* [Consignes]
A – D'après le passage sur le duc de Berry, quelle somme le comte de Foix exigea-t-il pour la garde et le nourrissage de la jeune fille de Boulogne ?
B – Recopiez à l'identique une partie des enregistrements : commencez à la ligne qui contient « Which is furthest from the girl » et allez jusqu'à la fin des enregistrements.

======== Texte ========

Vous savez comment il avoit allé de lui jadis et du comte Gaston de Foix, quand il envoya en Béarn devers le dit le comte si notables personnes que le comte de Sancerre, le vicomte d’Ascy, le seigneur de la Rivière et messire Guillaume de la Trémoille traiter du mariage madamoiselle Jeanne de Boulogne, laquelle le comte de Foix avoit en garde et nourrisson. Le comte de Foix entendit bien aux traiteurs et au mariage, mais sa réponse fut telle, que jà le duc de Berry ne l’auroit à femme ni autrement, si n’avoit payé trente mille francs pour la garde et nourrisson de la jeune fille de Boulogne. Le duc les paya, car il vouloit avoir la dame : or lui en souvint-il quand il fut temps et heure ; et manda messire Roger d’Espaigne et messire Espaing de Lion en sa chambre à Tours, et se fit là enclore entre eux trois, et leur dit : « Si vous voulez venir à bonne conclusion de vos procès, vous y viendrez, mais avant il me convient ravoir trente mille francs, lesquels mes gens payèrent un jour et mirent outre au comte de Foix, avant que je pusse avoir ma femme. Toujours a été l’imagination de moi telle que, si je survivois le comte de Foix, ils me retourneroient. » Les deux chevaliers, quand ils eurent ouï le duc de Berry ainsi parler, regardèrent l’un l’autre sans mot sonner. Donc dit le duc : « Beaux seigneurs, pour vérité dire et remontrer, je vous ai tollu la parole, conseillez-vous et parlez ensemble ; car sans ce traité faire du tout à ma volonté, le vôtre ne se passera jà. Je me fais fort de beau-frère de Bourgogne, il en fera à ma volonté ; il a en gouvernement les marches de Picardie et je les marches de Languedoc. Au-dessous de moi, ni contre ma volonté nul ne parlera ni contredira ; et ce vicomte de Chastelbon trouve et trouvera argent assez, car le comte mort en avoit plus assemblé que le roi n’en a en trésor. »

======== Données disponibles ========

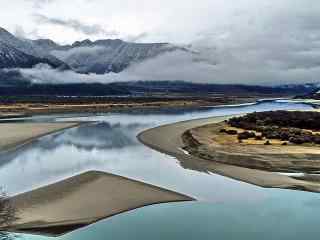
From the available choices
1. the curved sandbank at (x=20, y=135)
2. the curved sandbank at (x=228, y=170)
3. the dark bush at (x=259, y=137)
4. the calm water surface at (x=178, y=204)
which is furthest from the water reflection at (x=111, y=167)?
the dark bush at (x=259, y=137)

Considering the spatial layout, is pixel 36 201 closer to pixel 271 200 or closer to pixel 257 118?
pixel 271 200

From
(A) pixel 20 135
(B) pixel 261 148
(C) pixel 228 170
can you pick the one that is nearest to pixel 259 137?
(B) pixel 261 148

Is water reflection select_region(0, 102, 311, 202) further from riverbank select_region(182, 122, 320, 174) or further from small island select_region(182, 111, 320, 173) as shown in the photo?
small island select_region(182, 111, 320, 173)

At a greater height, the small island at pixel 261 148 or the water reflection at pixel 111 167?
the small island at pixel 261 148

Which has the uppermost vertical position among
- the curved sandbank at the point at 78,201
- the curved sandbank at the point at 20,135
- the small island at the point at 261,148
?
the small island at the point at 261,148

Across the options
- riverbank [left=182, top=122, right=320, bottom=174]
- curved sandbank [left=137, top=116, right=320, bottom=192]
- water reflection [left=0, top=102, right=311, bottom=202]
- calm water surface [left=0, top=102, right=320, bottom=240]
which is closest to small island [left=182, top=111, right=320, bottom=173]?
riverbank [left=182, top=122, right=320, bottom=174]

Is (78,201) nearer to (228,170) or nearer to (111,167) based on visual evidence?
(111,167)

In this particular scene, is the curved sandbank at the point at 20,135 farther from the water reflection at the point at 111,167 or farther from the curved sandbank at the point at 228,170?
the curved sandbank at the point at 228,170
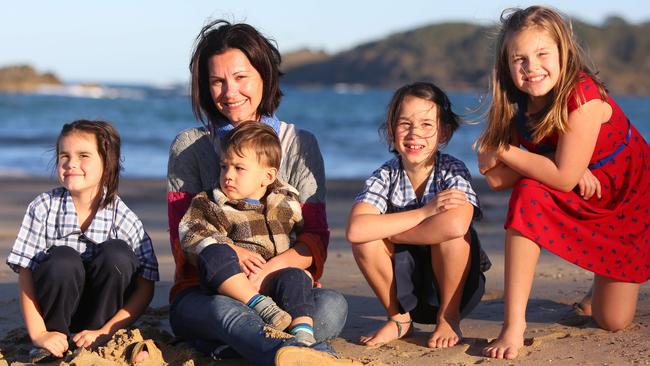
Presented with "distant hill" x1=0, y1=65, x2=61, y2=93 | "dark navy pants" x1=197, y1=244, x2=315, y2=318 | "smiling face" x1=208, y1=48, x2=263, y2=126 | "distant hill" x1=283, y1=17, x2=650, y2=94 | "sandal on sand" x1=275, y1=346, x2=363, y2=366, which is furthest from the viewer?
"distant hill" x1=283, y1=17, x2=650, y2=94

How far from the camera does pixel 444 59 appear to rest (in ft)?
320

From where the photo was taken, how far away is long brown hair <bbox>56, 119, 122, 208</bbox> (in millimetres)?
3812

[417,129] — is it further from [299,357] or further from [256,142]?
[299,357]

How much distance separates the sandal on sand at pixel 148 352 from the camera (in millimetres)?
3408

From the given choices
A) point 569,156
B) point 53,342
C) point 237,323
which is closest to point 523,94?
point 569,156

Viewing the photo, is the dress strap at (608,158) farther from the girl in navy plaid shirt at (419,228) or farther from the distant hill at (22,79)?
the distant hill at (22,79)

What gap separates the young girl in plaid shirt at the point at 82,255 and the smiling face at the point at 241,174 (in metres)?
0.47

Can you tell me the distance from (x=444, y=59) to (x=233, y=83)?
Answer: 95239 millimetres

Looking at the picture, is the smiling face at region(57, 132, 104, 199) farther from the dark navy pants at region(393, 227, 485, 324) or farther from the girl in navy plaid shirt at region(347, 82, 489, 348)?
the dark navy pants at region(393, 227, 485, 324)

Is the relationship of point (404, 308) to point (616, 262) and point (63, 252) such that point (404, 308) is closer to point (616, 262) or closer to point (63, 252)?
point (616, 262)

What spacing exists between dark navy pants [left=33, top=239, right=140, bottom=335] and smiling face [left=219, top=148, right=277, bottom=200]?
487mm

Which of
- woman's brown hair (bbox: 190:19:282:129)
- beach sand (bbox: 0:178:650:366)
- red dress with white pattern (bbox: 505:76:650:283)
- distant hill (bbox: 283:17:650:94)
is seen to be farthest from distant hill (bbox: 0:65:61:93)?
red dress with white pattern (bbox: 505:76:650:283)

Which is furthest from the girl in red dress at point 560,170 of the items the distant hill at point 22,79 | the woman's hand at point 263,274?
the distant hill at point 22,79

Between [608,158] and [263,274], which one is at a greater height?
[608,158]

========

* [Réponses par tâche]
A – Trente mille francs.

B –
Which is furthest from the girl in red dress at point 560,170 of the items the distant hill at point 22,79 | the woman's hand at point 263,274?
the distant hill at point 22,79

Between [608,158] and [263,274], which one is at a greater height?
[608,158]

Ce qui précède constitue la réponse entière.